Radiation-reactive precursor stages of highly heat-resistant polymers

The invention relates to oligomeric and/or polymeric radiation-reactive precursor stages of polymers on the basis of heterocycles and has the objective to make available radiation-reactive precursor stages of this kind in which the problems arising due to the need of using organic solvents are eliminated. For this purpose, the invention provides addition products of cyclic carboxylic-acid anhydrides with hydroxyl group-containing compounds, where the hydroxyl group-containing compounds represent addition products of olefinically unsaturated monoepoxides on carboxyl group-containing prepolymers of polyimides, polyisoindoloquinazoline diones, polyoxazine diones and polyquinazoline diones or on amino group-containing prepolymers of polyimidazoles and polyimidazopyrrolones or on hydroxyl group-containing prepolymers of polyoxazoles. The radiation-reactive precursor stages according to the invention are suited, for example, for the manufacture of highly heat-resistant relief structues.

BACKGROUND OF THE INVENTION 
The present invention relates to oligomeric and/or polymeric, 
radiation-reactive precursor stages on the basis of heterocycles. 
Precursor stages of polymers on the basis of heterocycles are known, for 
example, from German Pat. No. 2 308 830 and its corresponding U.S. Pat. 
No. 3,957,512. These polymer precursor stages are polyaddition or 
polycondensation products of polyfunctional carbocyclic or heterocylic 
compounds, carrying radiation-sensitive radicals, with diamines, 
diisocyanates, bis-acid chlorides or dicarboxylic acids. The compounds, 
carrying radiation-sensitive radicals, contain two carboxyl, 
carboxylic-acid chloride, amino, isocyanate or hydroxyl groups suitable 
for addition or condensation reactions and in part, in ortho- or 
peri-position thereto, radiation-reactive groups bound to carboxyl groups 
in ester-fashion. The diamines, diisocyanates, bis-acid chlorides and 
dicarboxylic acids to be reacted with these compounds have at least one 
cyclic structure element.

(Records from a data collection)
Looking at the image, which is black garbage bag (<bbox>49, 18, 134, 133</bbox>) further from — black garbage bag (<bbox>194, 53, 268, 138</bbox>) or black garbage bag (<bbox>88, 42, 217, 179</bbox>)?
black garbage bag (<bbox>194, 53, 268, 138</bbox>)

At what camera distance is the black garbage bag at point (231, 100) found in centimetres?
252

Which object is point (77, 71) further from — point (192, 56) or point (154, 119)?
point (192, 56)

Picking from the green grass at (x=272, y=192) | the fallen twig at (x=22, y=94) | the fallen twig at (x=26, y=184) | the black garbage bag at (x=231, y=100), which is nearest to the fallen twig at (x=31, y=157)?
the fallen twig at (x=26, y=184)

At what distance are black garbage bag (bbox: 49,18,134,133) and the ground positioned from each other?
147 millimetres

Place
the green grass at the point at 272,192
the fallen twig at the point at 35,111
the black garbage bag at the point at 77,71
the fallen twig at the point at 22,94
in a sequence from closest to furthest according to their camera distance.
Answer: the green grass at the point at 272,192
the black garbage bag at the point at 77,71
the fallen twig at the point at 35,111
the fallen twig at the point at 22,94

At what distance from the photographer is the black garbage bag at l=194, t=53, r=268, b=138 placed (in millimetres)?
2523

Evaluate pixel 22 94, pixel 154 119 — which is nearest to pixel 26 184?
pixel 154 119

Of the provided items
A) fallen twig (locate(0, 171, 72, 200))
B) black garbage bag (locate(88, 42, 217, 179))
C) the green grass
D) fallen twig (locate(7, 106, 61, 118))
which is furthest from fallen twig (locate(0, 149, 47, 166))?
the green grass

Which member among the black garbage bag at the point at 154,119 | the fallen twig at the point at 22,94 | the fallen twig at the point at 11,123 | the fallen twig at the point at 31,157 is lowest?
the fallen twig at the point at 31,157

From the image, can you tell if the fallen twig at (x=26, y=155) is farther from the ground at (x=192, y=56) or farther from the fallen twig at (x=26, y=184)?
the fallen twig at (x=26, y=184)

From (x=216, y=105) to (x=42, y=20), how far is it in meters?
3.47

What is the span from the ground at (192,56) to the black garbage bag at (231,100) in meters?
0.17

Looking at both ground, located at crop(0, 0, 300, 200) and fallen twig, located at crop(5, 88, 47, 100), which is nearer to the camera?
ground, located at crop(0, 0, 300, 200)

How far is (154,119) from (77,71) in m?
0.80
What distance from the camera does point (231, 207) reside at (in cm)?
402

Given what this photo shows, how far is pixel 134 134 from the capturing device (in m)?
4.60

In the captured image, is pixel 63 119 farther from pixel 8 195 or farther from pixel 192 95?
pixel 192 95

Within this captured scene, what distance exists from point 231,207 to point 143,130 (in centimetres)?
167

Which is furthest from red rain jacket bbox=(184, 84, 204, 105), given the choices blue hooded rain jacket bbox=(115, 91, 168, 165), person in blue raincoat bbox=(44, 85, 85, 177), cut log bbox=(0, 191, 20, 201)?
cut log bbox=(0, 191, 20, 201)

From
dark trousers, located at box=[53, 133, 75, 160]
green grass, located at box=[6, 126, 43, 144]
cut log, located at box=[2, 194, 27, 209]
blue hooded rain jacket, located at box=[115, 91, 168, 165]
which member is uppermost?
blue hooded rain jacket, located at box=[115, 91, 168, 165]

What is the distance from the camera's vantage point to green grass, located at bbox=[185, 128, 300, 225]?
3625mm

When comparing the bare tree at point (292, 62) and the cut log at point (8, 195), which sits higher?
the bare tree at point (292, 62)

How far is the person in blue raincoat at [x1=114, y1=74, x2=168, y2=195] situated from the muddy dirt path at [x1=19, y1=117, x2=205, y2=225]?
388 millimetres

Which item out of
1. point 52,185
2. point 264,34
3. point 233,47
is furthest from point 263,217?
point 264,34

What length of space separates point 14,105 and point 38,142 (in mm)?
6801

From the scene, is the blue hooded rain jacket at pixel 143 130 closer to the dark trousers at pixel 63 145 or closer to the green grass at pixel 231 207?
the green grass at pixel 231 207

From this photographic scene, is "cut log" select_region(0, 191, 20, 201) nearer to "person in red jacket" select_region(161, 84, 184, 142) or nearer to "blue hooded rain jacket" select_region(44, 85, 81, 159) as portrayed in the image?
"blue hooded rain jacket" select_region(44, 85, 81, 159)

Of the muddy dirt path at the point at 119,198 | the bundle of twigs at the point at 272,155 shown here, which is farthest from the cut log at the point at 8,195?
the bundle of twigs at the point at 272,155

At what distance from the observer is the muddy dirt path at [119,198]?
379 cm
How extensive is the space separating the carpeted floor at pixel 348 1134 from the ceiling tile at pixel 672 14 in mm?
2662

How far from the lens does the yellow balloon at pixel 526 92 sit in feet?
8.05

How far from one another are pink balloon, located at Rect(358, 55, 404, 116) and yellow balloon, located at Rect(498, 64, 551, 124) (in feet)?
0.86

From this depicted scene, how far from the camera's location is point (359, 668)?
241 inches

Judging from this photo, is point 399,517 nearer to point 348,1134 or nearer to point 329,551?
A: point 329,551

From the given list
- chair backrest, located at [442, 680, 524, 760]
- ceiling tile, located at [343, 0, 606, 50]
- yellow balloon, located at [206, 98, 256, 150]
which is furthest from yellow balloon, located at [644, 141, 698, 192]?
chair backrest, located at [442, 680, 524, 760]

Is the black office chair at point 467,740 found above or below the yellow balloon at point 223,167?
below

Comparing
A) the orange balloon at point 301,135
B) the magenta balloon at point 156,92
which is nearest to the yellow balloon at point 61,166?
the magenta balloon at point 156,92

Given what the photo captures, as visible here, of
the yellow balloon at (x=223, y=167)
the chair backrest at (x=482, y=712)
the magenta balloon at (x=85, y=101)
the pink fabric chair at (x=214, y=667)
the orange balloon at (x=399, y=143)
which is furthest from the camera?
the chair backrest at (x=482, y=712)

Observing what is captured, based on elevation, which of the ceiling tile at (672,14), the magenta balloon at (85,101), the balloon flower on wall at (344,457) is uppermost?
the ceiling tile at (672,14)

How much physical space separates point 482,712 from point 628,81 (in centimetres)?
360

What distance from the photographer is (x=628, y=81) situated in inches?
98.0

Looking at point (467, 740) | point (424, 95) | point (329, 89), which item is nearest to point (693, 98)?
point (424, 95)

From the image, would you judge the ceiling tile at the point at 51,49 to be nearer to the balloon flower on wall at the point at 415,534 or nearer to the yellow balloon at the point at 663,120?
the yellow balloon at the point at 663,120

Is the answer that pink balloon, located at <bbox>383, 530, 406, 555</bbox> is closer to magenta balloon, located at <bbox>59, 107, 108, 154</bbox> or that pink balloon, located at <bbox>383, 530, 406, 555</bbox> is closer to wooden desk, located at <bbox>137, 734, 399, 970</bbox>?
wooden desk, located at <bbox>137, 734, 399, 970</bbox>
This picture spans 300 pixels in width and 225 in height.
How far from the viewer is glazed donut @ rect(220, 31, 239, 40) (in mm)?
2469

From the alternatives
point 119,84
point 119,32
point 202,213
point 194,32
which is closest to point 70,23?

What to work on:
a: Summarize the patent excerpt in two sentences.
b: From the patent excerpt, list every polymer class whose prepolymers are named as receiving the addition of olefinically unsaturated monoepoxides.
c: Translate this sentence from the patent excerpt into German: "Precursor stages of polymers on the basis of heterocycles are known, for example, from German Pat. No. 2 308 830 and its corresponding U.S. Pat. No. 3,957,512."
The entries above were taken from a separate source.

Task answers:
a: The patent excerpt concerns oligomeric and/or polymeric radiation-reactive precursor stages of polymers based on heterocycles, with the objective of eliminating the problems that arise from the need to use organic solvents. It provides addition products of cyclic carboxylic-acid anhydrides with hydroxyl group-containing compounds that are themselves addition products of olefinically unsaturated monoepoxides on certain prepolymers, and it states that these precursor stages are suited, for example, to the manufacture of highly heat-resistant relief structures.

b:
- Polyimides
- Polyisoindoloquinazoline diones
- Polyoxazine diones
- Polyquinazoline diones
- Polyimidazoles
- Polyimidazopyrrolones
- Polyoxazoles

c: Vorstufen von Polymeren auf der Basis von Heterocyclen sind beispielsweise aus der deutschen Patentschrift Nr. 2 308 830 und dem entsprechenden US-Patent Nr. 3,957,512 bekannt.